• **Given instruction A**
Answer these questions from the Ford Transit thread, one per line:
(i) How much does the heavier of the two bikes in the first post weigh?
(ii) Which engine does the Hymer van mentioned by pippin have?
(iii) How many miles had COLIN_TEC580's vehicle covered?
• **Given instruction B**
Please transcribe everything in the Ford Transit thread from "When loaded ( I" down to "135hp model does.".
• **Given instruction C**
Go on with the Ford Transit thread from the point where it stops.

··· Source text

# Ford Transit 140hp



## 111552

I'm new, if you've seen this question before - apologies but I've looked and I can't see a discussion on this

I've got a Rimor Kat5 (07) with a Transit cab 140hp. The mpg is terrible.

When loaded ( I use it for motocross) with 2 adults & 2 children, 2 bikes ( 1 @ 95kg the other 75kg), full domestic water 100lt and full wash tanks 250lt it will do less than 20mpg on the motorway at a steady 60mph on an 'A' road this might get up to 22mpg at speeds between 40-50mph.

When unloaded (just the driver) on the motorway - same 60mph it does just under 22mpg and the best I've had on an A road at 55mph is 23.9mpg.

(It went beach under a re-call for suspension to a Ford dealers last year and the ignition was re-mapped but this made little difference)

I thought I'd get over 25mpg at least as this is what the older 135hp model does.

Am I expecting too much ?

Any solutions?


----------



## jackc

i had on 2006 transit based unit with 2.4 135bhp engine only ever managed 19-20mpg.
I thing the final drive was too low, causing higher revs of the engine in 6th gear.See what the revs are at 60mph and compare with other transit owners!


----------



## pippin

Probably does not help you, but our Hymer Van based on the MK7 Transit 2.2 130 engine consistently does >30mpg on mixed driving.


----------



## ActiveCampers

We have the modern transit 125hp engine on a van which is close to 2700kg when loaded. Its a high top conversion, 2 people, bikes, etc.
Driving at speed limit and not hanging around, we get 30-32mpg
Engine only just clocked 10,000 so not loose yet


----------



## 111430

*Help for performance*

Not sure if this will work ,but it worked very well on my vivaro ,try and have your engine re-mapped .This can be set up to increase your mid range to improve your mpg.


----------



## COLIN_TEC580

*ford mph*

hi have chauuson flash 09 twin rear wheels have only done 300 miles but fuel computer says mpg 25.9 140 bhp


----------



## mandyandandy

Hi, We have the Transit 140 RWD twin wheels and got the same MPG as your getting, we took it in to have it checked over, that nothing was causing it and got it back but only gained about 1-2 MPG.

······
··· Stored data

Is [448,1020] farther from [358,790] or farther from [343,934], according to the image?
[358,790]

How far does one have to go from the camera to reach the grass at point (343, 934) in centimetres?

······

• **Result A**
(i) 95kg
(ii) The MK7 Transit 2.2 130 engine
(iii) 300 miles

• **Result B**
When loaded ( I use it for motocross) with 2 adults & 2 children, 2 bikes ( 1 @ 95kg the other 75kg), full domestic water 100lt and full wash tanks 250lt it will do less than 20mpg on the motorway at a steady 60mph on an 'A' road this might get up to 22mpg at speeds between 40-50mph.

When unloaded (just the driver) on the motorway - same 60mph it does just under 22mpg and the best I've had on an A road at 55mph is 23.9mpg.

(It went beach under a re-call for suspension to a Ford dealers last year and the ignition was re-mapped but this made little difference)

I thought I'd get over 25mpg at least as this is what the older 135hp model does.

• **Result C**
What did seem to make a difference was putting air in the tyres to the correct amount, never thought to do this when we first picked it up as presumed they would be right. We now get around 25 MPG with steady driving. 

Mandy


----------



## sallytrafic

I would imagine that its more to do with aerodynamics than engine type or power. My 140hp 2.5ltr Renault does 34-37mpg.


----------



## ytank

*09*

09 plate not out yet in think you forgot to check before you posted


----------



## Zebedee

sallytrafic said:


> I would imagine that its more to do with aerodynamics than engine type or power. My 140hp 2.5ltr Renault does 34-37mpg.


I'm with Frank on this one.

Speed has by far the greatest influence on fuel consumption, and that (almost by definition) is due largely to the vehicle aerodynamics.

In "holiday dawdle" mode on pretty and quiet French minor roads I can get 40mpg by driving at 45 - 50mph.

70mph on the motorway drops the figure to around 26mpg, or less if there's a headwind.

Many motorhomes have the aerodynamics of a small bungalow, but within obvious limits their fuel economy can be quite dramatically improved by choosing lighter footwear.

(Peugeot 2.2 litre 120 bhp.)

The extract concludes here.